__What is being asked__: How many pounds of honey does the forum thread on raising queens say it takes to make one pound of wax?

__Given passage__:
# Raising queens for a beginner



## concrete-bees (Jun 20, 2009)

seems you took notes 

but one thing that you need for small nuc's is Drawn comb - remember it takes 8 1/2 lbs of honey to make one pound of wax - it takes 12 bees there entire life to make a tablespoon of honey -

having said this you can see that you need to give them a huge head start since most nuc's have only a few thousand bees - as they die off in the 50-60 days before the new brood takes over there is a huge dip in supplies being brought in 

so to make queens you have to start early before a flow 
its tricky to get all the ducks in order and every year will be different

also you need LOTS of drones - you want about 30 drones to every queen that is to be mated - since the drone dies after being mated 
you dont have to count every drone - just count capped brood per square inch and then give a quess of how many sq in of drone brood you have 


there is more to it but others will add more later -


----------



## hardtimekenl (Sep 21, 2009)

watch the fatbeeman on youtube on queens it will tall u all u nead to know about this


----------



## concrete-bees (Jun 20, 2009)

Fatman on youtube is that best ******* ive seen a looooonnnnngggg time 

he is so layed back but had a ton of info that is worh every second on his videos - wish he would make more 

i like his idea of fishingline in place of the wire - but ive wondered that if you cut through the line does it lose its purpose for being in there in the first place


----------



## Rob73 (Apr 19, 2009)

I watched the fatbeeman videos a month or so back. I was hoping the bee school over the weekend would give me a little more insight. 

So is that all there is to it? Give em some eggs, honey and confine them in a mini nuc & feed em? What time of the year is too late to build up a colony from a newly hatched queen? Like I said, I am a 2nd year keeper, so a honey crop isnt a real concern for me, I need to learn to be sustainable first.


----------



## concrete-bees (Jun 20, 2009)

start early !!!!

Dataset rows
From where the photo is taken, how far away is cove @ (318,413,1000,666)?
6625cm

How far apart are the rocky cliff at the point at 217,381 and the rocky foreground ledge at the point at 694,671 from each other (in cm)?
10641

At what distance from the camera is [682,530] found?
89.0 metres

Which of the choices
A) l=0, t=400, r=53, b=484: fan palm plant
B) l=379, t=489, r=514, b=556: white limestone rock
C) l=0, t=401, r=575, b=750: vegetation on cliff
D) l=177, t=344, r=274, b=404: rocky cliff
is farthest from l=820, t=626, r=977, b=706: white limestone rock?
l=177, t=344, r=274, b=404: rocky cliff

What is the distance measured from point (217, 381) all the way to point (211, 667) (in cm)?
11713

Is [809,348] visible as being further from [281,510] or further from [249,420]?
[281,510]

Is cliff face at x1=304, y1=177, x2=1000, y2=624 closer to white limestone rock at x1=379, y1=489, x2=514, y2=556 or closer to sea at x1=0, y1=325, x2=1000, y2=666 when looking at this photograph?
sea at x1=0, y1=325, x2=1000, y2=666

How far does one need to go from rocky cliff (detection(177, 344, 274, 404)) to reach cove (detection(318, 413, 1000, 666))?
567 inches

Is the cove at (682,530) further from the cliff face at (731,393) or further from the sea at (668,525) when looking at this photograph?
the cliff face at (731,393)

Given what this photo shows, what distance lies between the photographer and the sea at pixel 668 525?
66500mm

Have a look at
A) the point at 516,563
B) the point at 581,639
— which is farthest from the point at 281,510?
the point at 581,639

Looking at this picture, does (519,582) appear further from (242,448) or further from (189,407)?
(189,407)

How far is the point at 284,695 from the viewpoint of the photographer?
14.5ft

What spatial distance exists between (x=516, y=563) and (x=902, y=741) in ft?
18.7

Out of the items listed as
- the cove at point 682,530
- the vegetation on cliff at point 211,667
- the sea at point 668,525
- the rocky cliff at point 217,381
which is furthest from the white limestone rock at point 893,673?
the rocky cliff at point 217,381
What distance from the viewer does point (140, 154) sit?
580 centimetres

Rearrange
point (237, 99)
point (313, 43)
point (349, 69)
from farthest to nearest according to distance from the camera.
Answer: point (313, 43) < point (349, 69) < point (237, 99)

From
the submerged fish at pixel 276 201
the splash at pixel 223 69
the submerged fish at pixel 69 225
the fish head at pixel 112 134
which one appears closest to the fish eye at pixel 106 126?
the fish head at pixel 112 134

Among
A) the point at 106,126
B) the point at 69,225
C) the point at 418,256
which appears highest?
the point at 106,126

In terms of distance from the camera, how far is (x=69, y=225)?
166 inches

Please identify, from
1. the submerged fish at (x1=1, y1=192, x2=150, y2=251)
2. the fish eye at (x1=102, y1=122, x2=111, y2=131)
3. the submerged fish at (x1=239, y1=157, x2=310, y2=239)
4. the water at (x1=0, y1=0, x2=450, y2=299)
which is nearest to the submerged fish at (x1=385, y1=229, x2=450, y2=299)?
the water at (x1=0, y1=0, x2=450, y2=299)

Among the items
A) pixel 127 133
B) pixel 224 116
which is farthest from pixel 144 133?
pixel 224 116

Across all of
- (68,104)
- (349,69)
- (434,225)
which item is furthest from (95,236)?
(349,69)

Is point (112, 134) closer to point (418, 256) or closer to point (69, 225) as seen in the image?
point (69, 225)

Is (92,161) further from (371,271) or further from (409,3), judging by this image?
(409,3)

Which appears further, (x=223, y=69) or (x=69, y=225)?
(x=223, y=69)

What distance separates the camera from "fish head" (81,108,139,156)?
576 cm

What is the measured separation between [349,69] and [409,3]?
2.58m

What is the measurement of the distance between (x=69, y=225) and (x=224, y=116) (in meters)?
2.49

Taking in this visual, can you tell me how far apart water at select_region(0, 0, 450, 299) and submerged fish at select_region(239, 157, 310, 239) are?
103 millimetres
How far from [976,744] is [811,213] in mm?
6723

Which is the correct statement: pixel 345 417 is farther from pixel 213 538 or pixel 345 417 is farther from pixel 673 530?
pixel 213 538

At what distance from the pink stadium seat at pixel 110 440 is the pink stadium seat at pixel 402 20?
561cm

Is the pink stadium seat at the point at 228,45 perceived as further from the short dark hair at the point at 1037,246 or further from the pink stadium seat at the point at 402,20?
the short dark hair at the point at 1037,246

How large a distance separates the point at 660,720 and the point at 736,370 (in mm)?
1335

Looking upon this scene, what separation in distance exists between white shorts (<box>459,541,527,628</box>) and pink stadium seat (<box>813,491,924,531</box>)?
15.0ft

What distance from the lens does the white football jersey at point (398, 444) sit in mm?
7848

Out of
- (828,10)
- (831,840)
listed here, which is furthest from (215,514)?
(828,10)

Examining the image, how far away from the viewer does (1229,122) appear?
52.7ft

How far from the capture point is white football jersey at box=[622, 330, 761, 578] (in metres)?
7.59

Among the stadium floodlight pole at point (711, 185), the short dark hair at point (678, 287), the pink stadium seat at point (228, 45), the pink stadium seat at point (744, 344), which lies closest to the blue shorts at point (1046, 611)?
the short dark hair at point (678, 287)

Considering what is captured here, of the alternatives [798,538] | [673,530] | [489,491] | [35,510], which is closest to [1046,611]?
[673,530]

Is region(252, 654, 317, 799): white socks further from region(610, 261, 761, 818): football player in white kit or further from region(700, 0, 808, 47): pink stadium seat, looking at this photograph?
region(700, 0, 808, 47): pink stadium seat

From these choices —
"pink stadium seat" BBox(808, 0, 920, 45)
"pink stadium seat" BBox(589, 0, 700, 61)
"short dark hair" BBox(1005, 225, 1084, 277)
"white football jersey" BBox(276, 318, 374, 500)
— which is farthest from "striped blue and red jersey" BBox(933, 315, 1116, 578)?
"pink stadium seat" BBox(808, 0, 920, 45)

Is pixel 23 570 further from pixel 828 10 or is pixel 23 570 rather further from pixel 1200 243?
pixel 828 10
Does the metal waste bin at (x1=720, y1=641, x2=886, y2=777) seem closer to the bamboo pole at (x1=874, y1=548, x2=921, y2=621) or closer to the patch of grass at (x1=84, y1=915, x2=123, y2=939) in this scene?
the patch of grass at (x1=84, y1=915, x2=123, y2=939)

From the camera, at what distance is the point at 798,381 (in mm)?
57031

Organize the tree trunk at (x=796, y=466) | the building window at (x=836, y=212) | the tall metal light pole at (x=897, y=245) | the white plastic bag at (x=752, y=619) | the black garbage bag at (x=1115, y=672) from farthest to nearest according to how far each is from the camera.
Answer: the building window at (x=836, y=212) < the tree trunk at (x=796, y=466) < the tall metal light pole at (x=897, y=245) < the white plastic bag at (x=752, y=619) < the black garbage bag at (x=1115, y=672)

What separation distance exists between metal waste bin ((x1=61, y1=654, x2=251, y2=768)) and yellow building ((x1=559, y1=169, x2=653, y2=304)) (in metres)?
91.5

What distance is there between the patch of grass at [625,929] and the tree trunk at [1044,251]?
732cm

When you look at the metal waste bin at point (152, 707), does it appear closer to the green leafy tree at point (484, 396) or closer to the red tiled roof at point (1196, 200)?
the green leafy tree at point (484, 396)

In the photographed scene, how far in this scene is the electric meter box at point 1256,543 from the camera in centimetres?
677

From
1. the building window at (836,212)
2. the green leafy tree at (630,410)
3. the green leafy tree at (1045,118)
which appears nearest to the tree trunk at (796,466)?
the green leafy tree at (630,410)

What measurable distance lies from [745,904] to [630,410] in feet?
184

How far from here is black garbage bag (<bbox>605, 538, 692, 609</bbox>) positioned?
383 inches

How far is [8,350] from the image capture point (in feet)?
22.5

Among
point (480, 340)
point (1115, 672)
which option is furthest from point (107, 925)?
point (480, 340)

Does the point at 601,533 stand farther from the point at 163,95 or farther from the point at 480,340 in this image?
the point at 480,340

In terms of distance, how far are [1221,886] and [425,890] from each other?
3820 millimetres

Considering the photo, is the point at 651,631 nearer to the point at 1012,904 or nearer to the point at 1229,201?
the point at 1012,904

__Response__: 8 1/2 pounds.